### SELECTED EXCERPT
+++++

I Resurrected "Ugly Sonic" with Stable Diffusion Textual Inversion

So there’s a new popular AI image generation tool named Stable Diffusion. But first, let’s discuss why you really clicked on the link to this article: Ugly Sonic.

He’s Sonic, but Ugly. via Paramount Pictures

A short background: Sonic the Hedgehog is one of the most iconic video game characters of all time.

Key art of “Modern” Sonic from Super Smash Brothers Ultimate. via Nintendo

The initial movie trailer released in 2019 for the Sonic the Hedgehog movie included a peculiar general-audience-friendly design for Sonic.

This was a more humanoid Sonic, with small eyes, blue furry arms, and human teeth. After backlash, Sonic was redesign to be closer to his modern game incarnation:

Comparison between the two designs. via Newsweek

The movie itself turned out to be the best video-game movie ever, which sounds damning by faint praise but it was an accurate assessment. Years later, a gag in the straight-to-Disney+ movie Chip N’ Dale: Rescue Rangers reintroduced this design as a gag, officially called Ugly Sonic.

So why not see if AI can resurrect this Ugly Sonic? (that’s a rhetorical question, please don’t answer it)

I decided to use Ugly Sonic to test Stable Diffusion for three reasons: one, because he’s a computer-generated character so it seems thematically appropriate; two, because there aren’t many images of him in the training dataset so generated output should be truly unique; and three, because if Paramount wants to send me a cease and desist for besmirching the the Ugly Sonic brand, that would be objectively hilarious.

Stable Diffusion is a Crazy Gadget

All images generated by Stable Diffusion v1.4 in this post are generated with a classifier guidance of 7.5 with 50 denoising steps. Images are cherrypicked from 16 total generations from the prompt, as occasionally the prompt is misinterpreted by Stable Diffusion, or the generations aren’t funny enough. Additionally, the NSFW filter was disabled during generation due to frequent false positives: none of the images used in this post are NSFW, although some may argue that Ugly Sonic himself is NSFL.

+++++

### MATERIAL SHOWN
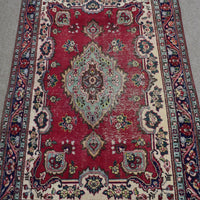Close-up of central medallion on Shiraz rug with mint green, ivory and navy detailing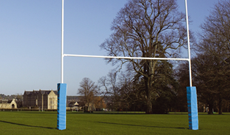 Steel hinged folding rugby posts.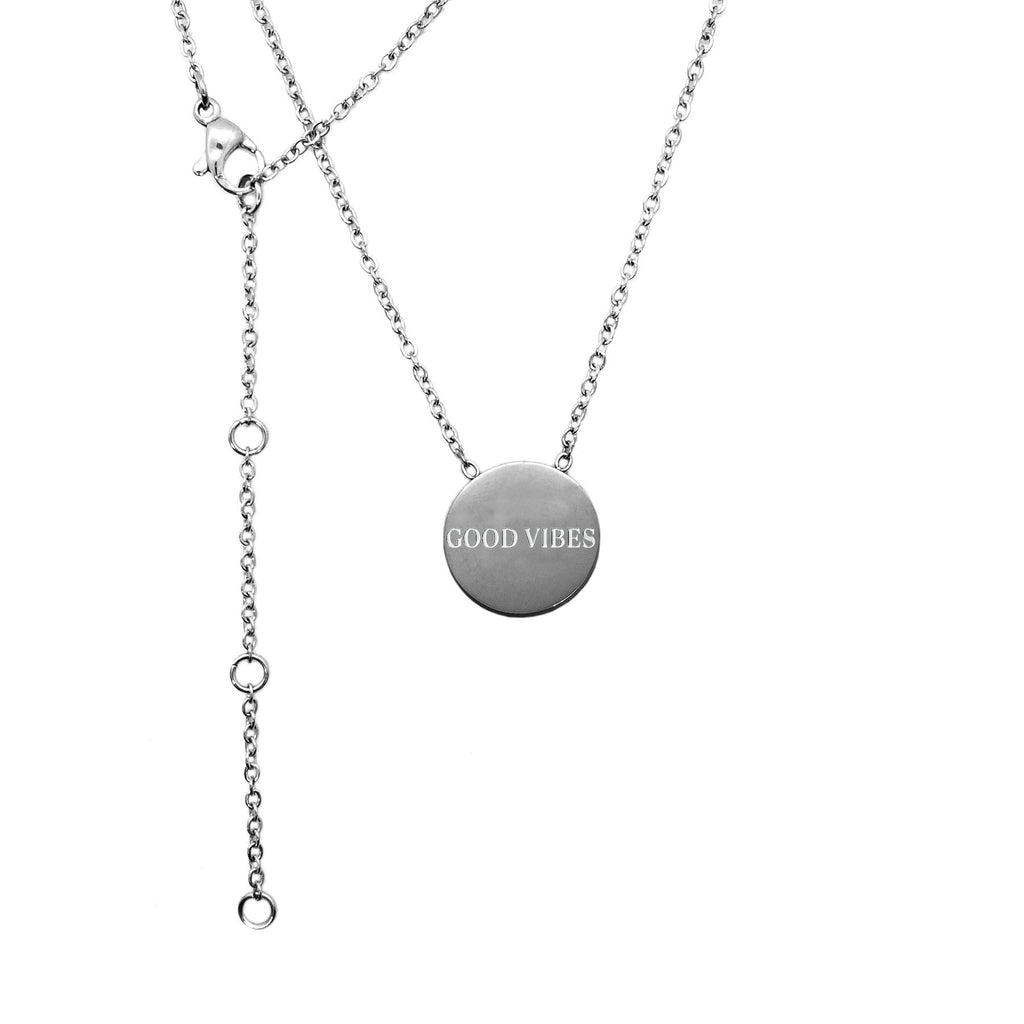 3. Studio image of Olla's Good Vibes necklace in silver with engraved medallion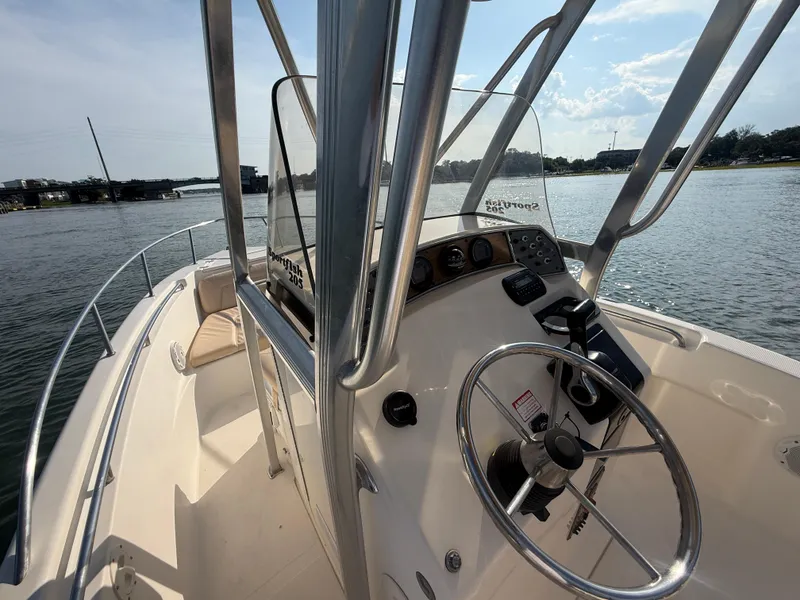 Slide: The Image of 2009 Scout 205 Sportfish boat interior with steering wheel and controls on a sunny day. - 13
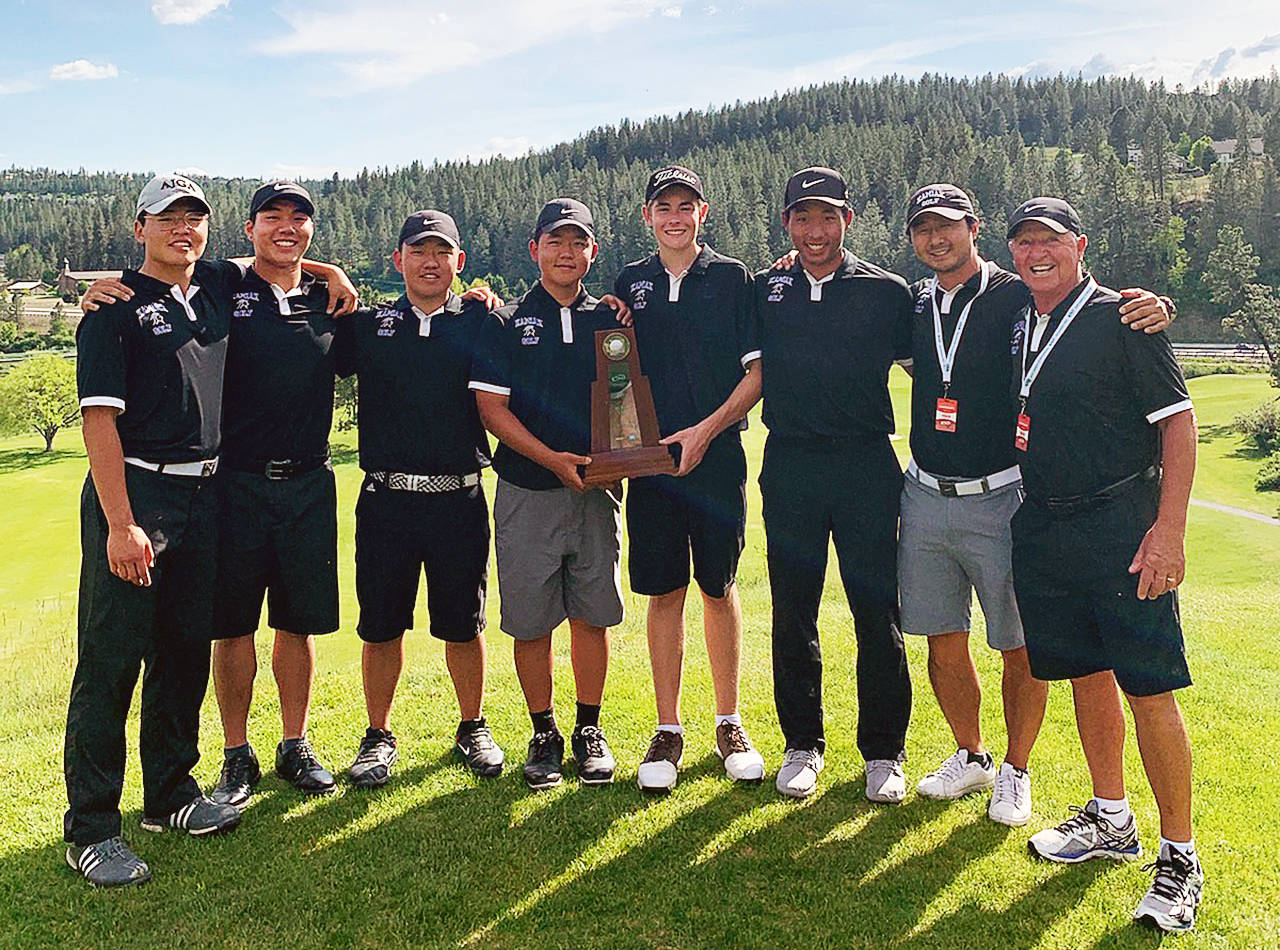 The Kamiak boys golf team celebrates with its trophy after winning the team title at the 4A State Championship on Wednesday at The Creek at Qualchan Golf Course in Spokane. (Photo provided)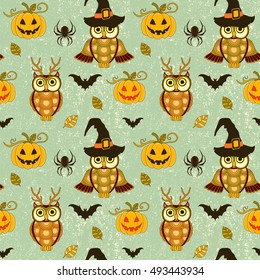 Seamless halloween pattern with pumpkin and owls on  turquoise grunge retro background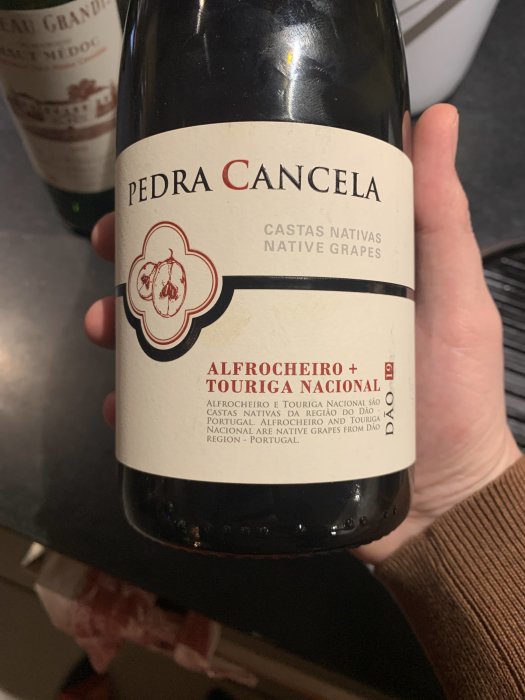 Hand håller en flaska Pedra Cancela vin med etikett som visar druvsorterna Alfrocheiro och Touriga Nacional.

+++++

### PROBLEMS TO SOLVE
1 - Reproduce word for word the stretch of the Ugly Sonic post from "Comparison between the" through "don’t answer it)".
2 - Take the post about resurrecting Ugly Sonic with Stable Diffusion further, picking up right after its final sentence.

### RESPONSES FOR EACH TASK
1 -
Comparison between the two designs. via Newsweek

The movie itself turned out to be the best video-game movie ever, which sounds damning by faint praise but it was an accurate assessment. Years later, a gag in the straight-to-Disney+ movie Chip N’ Dale: Rescue Rangers reintroduced this design as a gag, officially called Ugly Sonic.

So why not see if AI can resurrect this Ugly Sonic? (that’s a rhetorical question, please don’t answer it)

2 -
I’ve always had difficulty generating a normal Sonic the Hedgehog image with AI image generation. DALL-E 2, for example, just flat-out can’t do it.

a portrait of Sonic the Hedgehog, via DALL-E 2 — `a portrait of Sonic the Hedgehog`, via DALL-E 2

Stable Diffusion does a tad better, capturing Sonic with a variety of styles and eras.

a portrait of Sonic the Hedgehog, via Stable Diffusion — `a portrait of Sonic the Hedgehog`, via Stable Diffusion

Indeed, there are many images of Sonic in the training dataset, however the generated images do not verbatim reproduce or otherwise plagiarize results from the training set above (I checked each one).

By now, you probably already know that Stable Diffusion takes in text and generates an image from random latent noise. The text encoding is done through a large pretrained CLIP model. However, a new technique called textual inversion can reverse engineer the 768D “encoding” of a concept with the CLIP encoding space given a few example images and without modifying the underlying image generation model, which can then be used with the model to generate more specific images.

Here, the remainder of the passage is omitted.